業界のスタンダードを変えるという志で個が強力な組織のパワーを生み出す

──BCGはどのような企業文化を持っているのでしょうか。

中澤 根底にあるのはアントレプレナーシップ(起業家精神)です。象徴的なのは、時代の潮流を先読みし、テクノロジー、デジタル・データ、新規事業創造やCXデザインを含む専門家集団を、他社に先駆け日本でも早い段階で立ち上げたこと。これはマーケティングなどの業界スタンダードを変革する志を持った個の集合体であり、既存のコンサルティング組織と融合してクライアントへ価値を発揮してきており、いまや海外のBCGのオフィスからもベンチマークされる存在になりました。

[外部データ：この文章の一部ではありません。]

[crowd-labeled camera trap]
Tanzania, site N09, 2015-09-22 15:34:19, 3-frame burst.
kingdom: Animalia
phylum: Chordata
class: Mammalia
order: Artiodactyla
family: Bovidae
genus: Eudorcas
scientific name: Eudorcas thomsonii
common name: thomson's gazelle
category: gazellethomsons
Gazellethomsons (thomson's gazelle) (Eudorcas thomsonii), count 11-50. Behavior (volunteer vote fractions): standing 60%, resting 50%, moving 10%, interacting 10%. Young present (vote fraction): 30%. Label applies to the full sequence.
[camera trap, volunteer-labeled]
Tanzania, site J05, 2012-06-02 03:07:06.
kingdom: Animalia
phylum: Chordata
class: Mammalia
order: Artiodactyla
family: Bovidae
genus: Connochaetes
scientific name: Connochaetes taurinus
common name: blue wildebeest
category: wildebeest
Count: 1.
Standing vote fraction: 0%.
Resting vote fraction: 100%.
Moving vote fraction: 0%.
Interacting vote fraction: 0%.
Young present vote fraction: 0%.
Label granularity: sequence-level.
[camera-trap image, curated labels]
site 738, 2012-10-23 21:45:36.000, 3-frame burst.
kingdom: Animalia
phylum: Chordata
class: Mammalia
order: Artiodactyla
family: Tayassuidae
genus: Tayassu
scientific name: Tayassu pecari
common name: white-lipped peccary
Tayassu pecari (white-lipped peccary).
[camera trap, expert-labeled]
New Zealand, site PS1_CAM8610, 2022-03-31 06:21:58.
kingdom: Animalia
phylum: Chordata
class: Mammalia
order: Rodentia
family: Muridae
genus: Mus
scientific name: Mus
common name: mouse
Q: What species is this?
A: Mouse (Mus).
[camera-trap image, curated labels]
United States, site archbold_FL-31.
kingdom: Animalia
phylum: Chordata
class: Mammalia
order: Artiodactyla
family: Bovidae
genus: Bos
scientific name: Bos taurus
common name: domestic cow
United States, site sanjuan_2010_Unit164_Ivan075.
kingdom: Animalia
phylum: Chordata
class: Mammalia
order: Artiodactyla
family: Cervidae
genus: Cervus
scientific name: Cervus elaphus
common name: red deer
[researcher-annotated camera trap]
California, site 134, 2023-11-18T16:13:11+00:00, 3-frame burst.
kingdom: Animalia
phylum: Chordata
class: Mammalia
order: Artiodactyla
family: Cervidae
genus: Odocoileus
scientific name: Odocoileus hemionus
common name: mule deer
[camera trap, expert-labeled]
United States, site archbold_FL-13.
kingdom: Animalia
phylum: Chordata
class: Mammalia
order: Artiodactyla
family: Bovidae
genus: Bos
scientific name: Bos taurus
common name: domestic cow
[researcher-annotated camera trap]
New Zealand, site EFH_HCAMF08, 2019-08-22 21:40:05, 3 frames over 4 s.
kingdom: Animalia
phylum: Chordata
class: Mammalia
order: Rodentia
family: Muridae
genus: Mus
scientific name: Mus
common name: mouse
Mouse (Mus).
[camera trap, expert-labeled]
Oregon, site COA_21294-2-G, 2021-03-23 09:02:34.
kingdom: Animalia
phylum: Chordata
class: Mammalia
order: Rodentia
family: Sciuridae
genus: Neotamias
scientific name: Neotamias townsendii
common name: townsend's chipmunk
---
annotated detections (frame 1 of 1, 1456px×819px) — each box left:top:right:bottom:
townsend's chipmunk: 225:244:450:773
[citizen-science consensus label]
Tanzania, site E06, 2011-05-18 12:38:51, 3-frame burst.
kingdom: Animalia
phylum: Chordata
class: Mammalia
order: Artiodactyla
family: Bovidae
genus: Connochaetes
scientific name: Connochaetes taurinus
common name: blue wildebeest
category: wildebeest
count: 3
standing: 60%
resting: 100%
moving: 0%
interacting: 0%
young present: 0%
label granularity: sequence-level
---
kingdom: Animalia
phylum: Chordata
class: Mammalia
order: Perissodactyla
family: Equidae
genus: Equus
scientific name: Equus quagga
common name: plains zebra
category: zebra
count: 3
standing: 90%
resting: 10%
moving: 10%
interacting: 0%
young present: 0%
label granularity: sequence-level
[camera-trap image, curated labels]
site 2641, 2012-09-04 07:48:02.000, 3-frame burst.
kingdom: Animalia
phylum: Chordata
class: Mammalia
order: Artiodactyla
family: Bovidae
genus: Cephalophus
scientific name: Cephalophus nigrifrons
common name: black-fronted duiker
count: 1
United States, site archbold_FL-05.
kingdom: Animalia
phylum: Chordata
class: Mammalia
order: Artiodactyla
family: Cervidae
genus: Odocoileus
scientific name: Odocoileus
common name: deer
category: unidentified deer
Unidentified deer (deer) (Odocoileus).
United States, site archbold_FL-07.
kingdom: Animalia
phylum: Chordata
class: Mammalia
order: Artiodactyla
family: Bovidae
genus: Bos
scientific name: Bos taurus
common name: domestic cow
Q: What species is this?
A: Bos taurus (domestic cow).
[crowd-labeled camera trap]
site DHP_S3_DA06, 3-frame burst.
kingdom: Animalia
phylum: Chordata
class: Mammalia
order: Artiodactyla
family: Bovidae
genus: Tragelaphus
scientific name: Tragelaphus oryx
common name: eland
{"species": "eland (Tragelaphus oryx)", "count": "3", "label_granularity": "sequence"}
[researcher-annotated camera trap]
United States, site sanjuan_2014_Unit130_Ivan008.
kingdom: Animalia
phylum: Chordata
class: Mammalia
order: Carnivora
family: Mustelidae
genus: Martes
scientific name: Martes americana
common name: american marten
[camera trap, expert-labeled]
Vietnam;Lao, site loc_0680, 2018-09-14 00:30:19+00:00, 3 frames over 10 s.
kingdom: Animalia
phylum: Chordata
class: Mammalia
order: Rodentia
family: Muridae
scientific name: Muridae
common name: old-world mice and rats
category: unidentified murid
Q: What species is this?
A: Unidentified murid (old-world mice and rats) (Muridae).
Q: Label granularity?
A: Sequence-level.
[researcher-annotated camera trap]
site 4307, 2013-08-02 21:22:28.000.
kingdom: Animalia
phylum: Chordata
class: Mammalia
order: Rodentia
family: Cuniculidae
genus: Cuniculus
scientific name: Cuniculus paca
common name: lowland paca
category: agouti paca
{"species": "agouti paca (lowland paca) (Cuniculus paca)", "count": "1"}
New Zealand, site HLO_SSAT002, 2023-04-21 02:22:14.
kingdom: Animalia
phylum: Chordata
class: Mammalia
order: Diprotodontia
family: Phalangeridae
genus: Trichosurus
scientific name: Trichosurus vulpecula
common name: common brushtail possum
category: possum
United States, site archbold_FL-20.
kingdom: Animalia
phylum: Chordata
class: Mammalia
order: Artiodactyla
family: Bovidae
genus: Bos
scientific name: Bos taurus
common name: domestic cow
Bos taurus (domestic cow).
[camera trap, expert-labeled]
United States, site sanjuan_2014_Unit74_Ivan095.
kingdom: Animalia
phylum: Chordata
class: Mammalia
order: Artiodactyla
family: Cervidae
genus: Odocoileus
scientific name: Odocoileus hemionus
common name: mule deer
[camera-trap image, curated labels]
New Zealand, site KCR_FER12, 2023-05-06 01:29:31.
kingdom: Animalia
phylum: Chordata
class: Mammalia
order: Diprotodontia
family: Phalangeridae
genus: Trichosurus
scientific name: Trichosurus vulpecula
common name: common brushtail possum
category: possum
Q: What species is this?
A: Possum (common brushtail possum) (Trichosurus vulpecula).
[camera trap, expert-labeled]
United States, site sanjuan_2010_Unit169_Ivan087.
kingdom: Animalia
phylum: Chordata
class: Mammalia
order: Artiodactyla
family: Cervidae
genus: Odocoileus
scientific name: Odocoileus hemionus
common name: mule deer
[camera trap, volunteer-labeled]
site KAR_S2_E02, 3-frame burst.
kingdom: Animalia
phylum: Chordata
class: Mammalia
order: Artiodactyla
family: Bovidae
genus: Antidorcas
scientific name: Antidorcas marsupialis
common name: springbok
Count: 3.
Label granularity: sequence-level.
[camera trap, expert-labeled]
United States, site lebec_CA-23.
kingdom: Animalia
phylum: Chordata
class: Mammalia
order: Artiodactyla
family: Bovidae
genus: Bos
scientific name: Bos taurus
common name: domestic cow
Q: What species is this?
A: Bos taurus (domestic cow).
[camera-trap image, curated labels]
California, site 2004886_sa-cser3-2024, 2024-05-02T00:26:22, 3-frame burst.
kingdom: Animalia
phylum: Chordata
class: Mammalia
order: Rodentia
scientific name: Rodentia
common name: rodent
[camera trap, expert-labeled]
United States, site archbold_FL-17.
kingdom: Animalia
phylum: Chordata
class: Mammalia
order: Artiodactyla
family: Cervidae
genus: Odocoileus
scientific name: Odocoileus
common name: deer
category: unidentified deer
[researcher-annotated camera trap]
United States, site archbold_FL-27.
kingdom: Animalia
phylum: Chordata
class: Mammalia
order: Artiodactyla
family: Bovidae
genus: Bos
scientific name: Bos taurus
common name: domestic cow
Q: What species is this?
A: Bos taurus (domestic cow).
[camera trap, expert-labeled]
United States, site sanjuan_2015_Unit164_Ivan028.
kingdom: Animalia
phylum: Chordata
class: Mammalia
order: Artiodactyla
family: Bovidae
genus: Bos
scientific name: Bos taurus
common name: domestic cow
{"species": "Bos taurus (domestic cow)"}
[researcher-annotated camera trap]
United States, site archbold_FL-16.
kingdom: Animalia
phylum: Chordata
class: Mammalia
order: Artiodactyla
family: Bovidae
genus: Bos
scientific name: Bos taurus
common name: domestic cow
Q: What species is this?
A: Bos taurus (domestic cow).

 たとえば生成AIは、いまやあらゆる経営層のトップアジェンダになっていますが、BCGは生成AIのモデルを提供するだけでは問題は解決できず、ビジネス改革は起きないことにいち早く気づきました。生成AIを活用するためには、プロセスやオペレーションについて詳細に理解し、社員全員のチェンジマネジメントが必要です。さながらガラケーからスマートフォンへの転換のような、コンセプトの違う思考や知見が必要になるのです。BCGではグローバルレベルで生成AIのR&D(研究開発)に初期段階からかなり投資し、ケイパビリティを構築して得られた知見を日本のクライアントに提供してきました。

 サステナビリティ領域に関しては、まだ小さな波だった頃から私たちはR&D組織を立ち上げて投資し、他社に先駆けて取り組んできました。社内のカルチャーとしてもSDGs(持続可能な開発目標)の考え方が定着しています。BCGがいち早く最先端の領域に飛び込みチャレンジしているのは、社員一人一人のアントレプレナーシップが根底にあり、経営層も積極的に新しい取り組みを推進しているからです。

 生成AIとサステナビリティ、どちらも業界を問わず、あらゆる企業で経営アジェンダとして取り組むべき重要かつ野心的なテーマであり、大きな社会的インパクトにつながると感じています。

──BCGのユニークなカルチャーはどのように個人のやりがいや企業の成長につながっているのでしょうか。

中澤 こうした企業文化の源は、すべて個にあると感じています。最先端で野心的なテーマに向かうことで、個々のやりがいや働きがいが生まれ、企業成長にもつながるのです。

 入社したてのコンサルタントでも、シニアなコンサルタントの鋭いアドバイスを受けながらグローバルの事例や知見を参照したり、海外のエキスパートと連携したりしながら、ハイレベルで社会的インパクトの大きい課題に取り組み、成長を実感できるのはBCGで働く醍醐味です。また国内外の最先端の知見や取り組みを次々と学べ、知的好奇心を伸ばせる環境であることも魅力です。業界のスタンダードをつくり、社会にインパクトを与えるというチャレンジが、ここにはたくさんあります。

ボストン コンサルティング グループ マネージング・ディレクター&パートナー
中澤佳寛
国内の投資銀行を経て、ハーバード大学経営学修士(MBA)を取得した後、2014年にBCGに入社。あらゆる業界において、デジタル、イノベーション、およびビジネスを融合させた幅広い企業変革の支援を行っている。BCG保険グループ、金融グループ、テクノロジー&デジタルアドバンテッジグループ、およびマーケティング・営業・プライシンググループのコアメンバー。